D'où l'importance du staff
Le 04.11.2019 par owaiogLe succès d’une équipe de football se construit sur plusieurs paramètres. La qualité intrinsèque des joueurs est certes une base, mais la tactique mise en place par l’entraîneur est toute aussi importante. Si une multitude de données entre évidemment en compte, celle qui nous intéresse plus particulièrement ici est la qualité de l’encadrement technique chargé d’accompagner l’entraîneur principal dans sa mission. Bien que parfois mis de côté, cet aspect est pourtant prépondérant dans la construction du succès pour un club professionnel. D’où l’importance de porter une attention particulière à sa composition et à son évolution…
Retour à l’été 2011. Au sortir de 3 années compliquées sous la houlette de Claude Puel, Jean-Michel Aulas décide de nommer Rémi Garde entraîneur. L’enfant du club est alors accompagné de Bruno Genesio et de Gérald Baticle en adjoints, de Robert Duverne en préparateur physique et de Joël Bats en entraîneur des gardiens. Des hommes bien connus de la maison qui doivent incarner le renouveau lyonnais. Une manière également de s’éviter des frais liés à un staff venant de l’extérieur, au moment où le club entame une période de vaches maigres. Mais si les sceptiques brandissent l’argument financier, ce nouveau staff fait en tout cas l’unanimité en interne, à l’image de Maxime Gonalons qui confiait à l’époque « on se sent plus à l’aise, […] le dialogue a été renoué. Il y a plus de discussions entre le staff et les joueurs, ce qui n’était pas forcément le cas la saison dernière ». Les sourires reviennent sur les visages du côté de Tola Vologe, tout comme dans les travées de Gerland où les supporteurs apprécient le retour de cette identité très locale. En bref, ce choix semble parfaitement adapté à la situation d’alors.

**Tâche**
Indiquez si chacune de ces affirmations concorde avec le texte sur l'encadrement technique, en appuyant votre oui ou votre non sur les mots décisifs du texte, cités tels quels.
1. En 2011, Jean-Michel Aulas nomme Rémi Garde entraîneur.
2. Dans le nouveau staff, Joël Bats occupe le poste de préparateur physique.
3. D'après Maxime Gonalons, le staff et les joueurs discutent moins qu'auparavant.
Les lignes ci-dessous forment un matériau indépendant du texte.

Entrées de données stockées
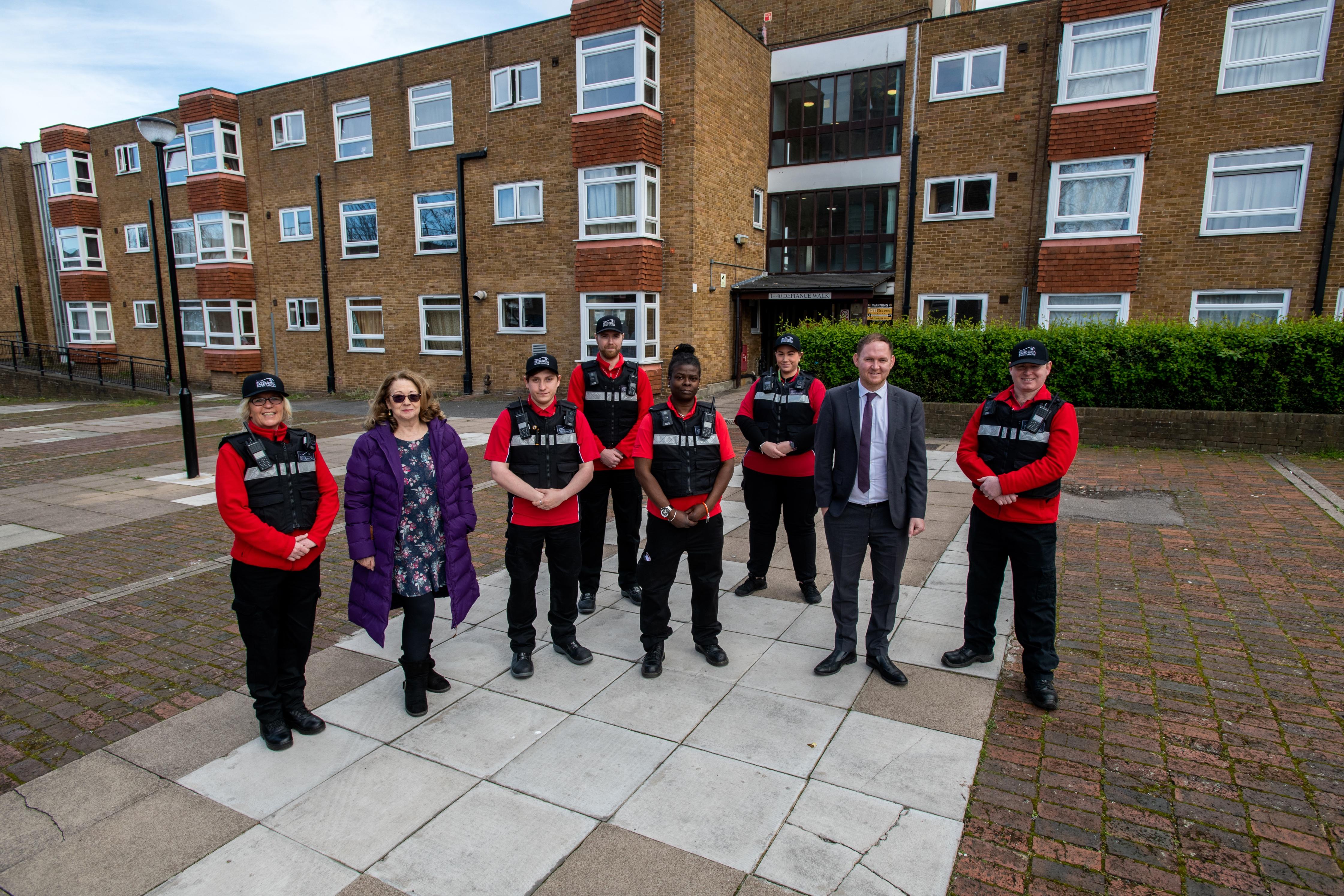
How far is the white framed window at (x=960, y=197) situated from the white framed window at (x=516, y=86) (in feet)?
33.9

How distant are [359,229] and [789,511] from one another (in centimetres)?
2138

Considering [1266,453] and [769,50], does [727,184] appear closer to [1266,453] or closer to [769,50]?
[769,50]

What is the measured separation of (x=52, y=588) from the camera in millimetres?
6039

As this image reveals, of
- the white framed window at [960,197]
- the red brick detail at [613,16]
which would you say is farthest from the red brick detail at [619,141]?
the white framed window at [960,197]

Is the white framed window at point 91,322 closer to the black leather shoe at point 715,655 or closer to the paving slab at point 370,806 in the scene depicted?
the paving slab at point 370,806

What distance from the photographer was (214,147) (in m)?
24.7

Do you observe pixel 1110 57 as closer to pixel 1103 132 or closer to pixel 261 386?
pixel 1103 132

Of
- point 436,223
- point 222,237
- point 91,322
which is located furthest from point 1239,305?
point 91,322

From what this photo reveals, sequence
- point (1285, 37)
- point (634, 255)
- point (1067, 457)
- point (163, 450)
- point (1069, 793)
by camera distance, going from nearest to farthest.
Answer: point (1069, 793), point (1067, 457), point (163, 450), point (1285, 37), point (634, 255)

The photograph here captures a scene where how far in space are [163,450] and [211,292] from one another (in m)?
15.4

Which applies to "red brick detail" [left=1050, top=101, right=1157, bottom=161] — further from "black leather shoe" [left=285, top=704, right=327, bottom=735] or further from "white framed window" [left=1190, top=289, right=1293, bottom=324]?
"black leather shoe" [left=285, top=704, right=327, bottom=735]

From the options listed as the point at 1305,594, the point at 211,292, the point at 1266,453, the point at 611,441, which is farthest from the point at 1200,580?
the point at 211,292

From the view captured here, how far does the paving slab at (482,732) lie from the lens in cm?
367

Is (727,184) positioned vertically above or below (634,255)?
above
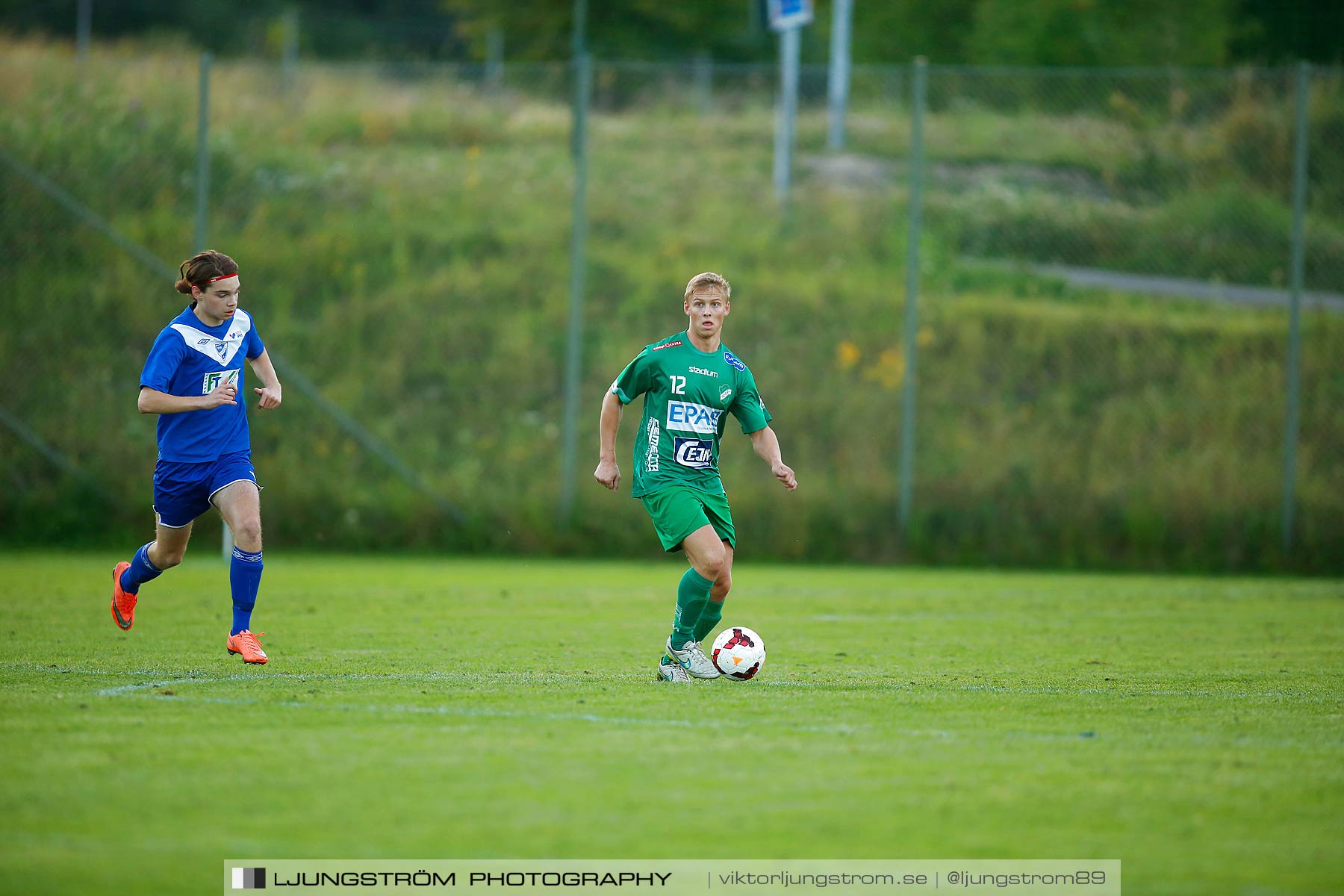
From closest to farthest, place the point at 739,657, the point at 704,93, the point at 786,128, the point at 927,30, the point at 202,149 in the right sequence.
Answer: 1. the point at 739,657
2. the point at 202,149
3. the point at 786,128
4. the point at 704,93
5. the point at 927,30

**Réponse**
1. Oui : « Jean-Michel Aulas décide de nommer Rémi Garde entraîneur ».
2. Non : « de Robert Duverne en préparateur physique et de Joël Bats en entraîneur des gardiens ».
3. Non : « Il y a plus de discussions entre le staff et les joueurs ».